Saved entries
************

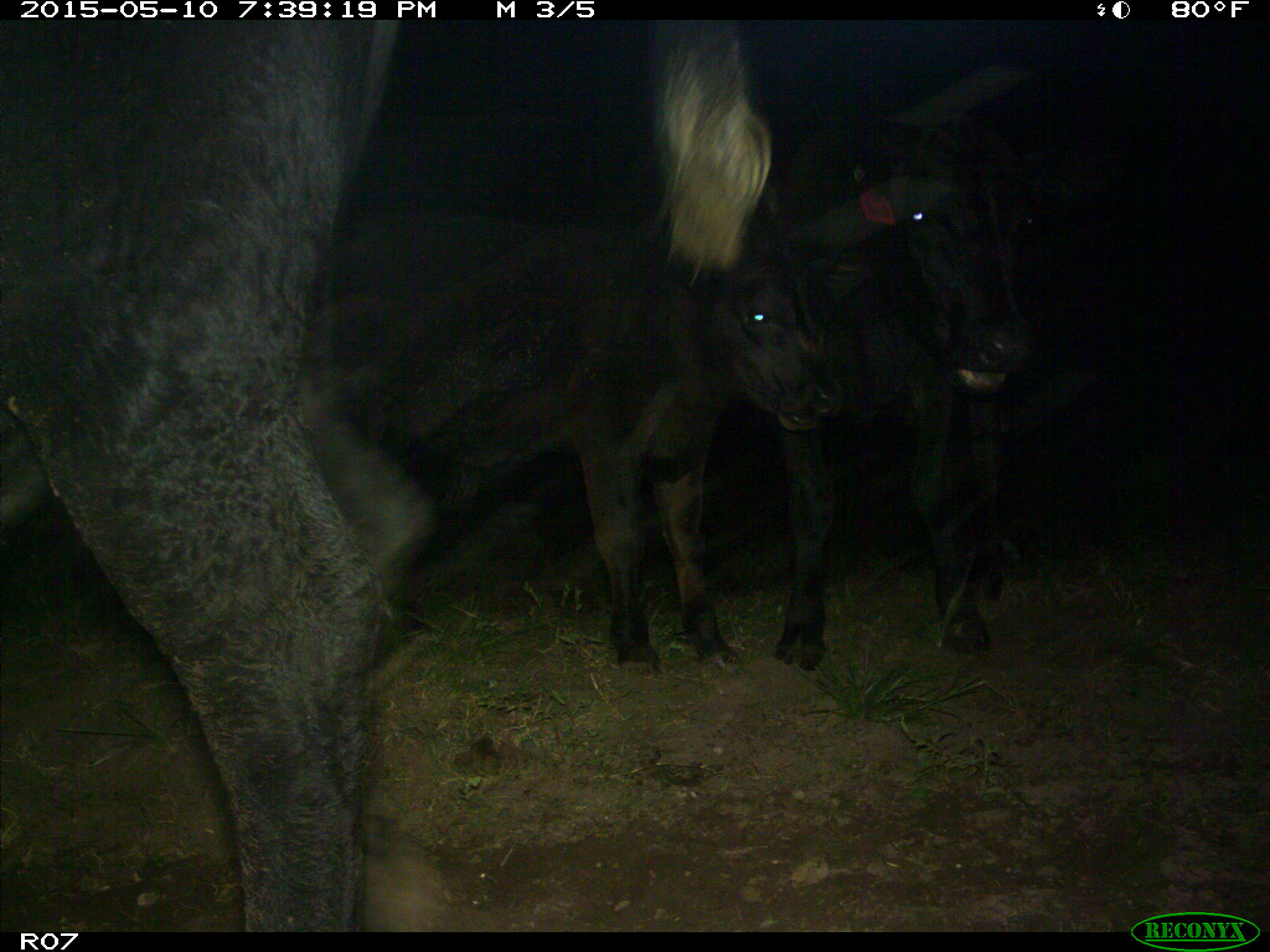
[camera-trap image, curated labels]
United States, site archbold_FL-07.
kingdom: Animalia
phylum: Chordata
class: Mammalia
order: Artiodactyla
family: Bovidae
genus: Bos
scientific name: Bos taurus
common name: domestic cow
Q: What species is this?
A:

************

Give an exact copy of the entries, excluding all pictures.

→ **Solution**
[camera-trap image, curated labels]
United States, site archbold_FL-07.
kingdom: Animalia
phylum: Chordata
class: Mammalia
order: Artiodactyla
family: Bovidae
genus: Bos
scientific name: Bos taurus
common name: domestic cow
Q: What species is this?
A:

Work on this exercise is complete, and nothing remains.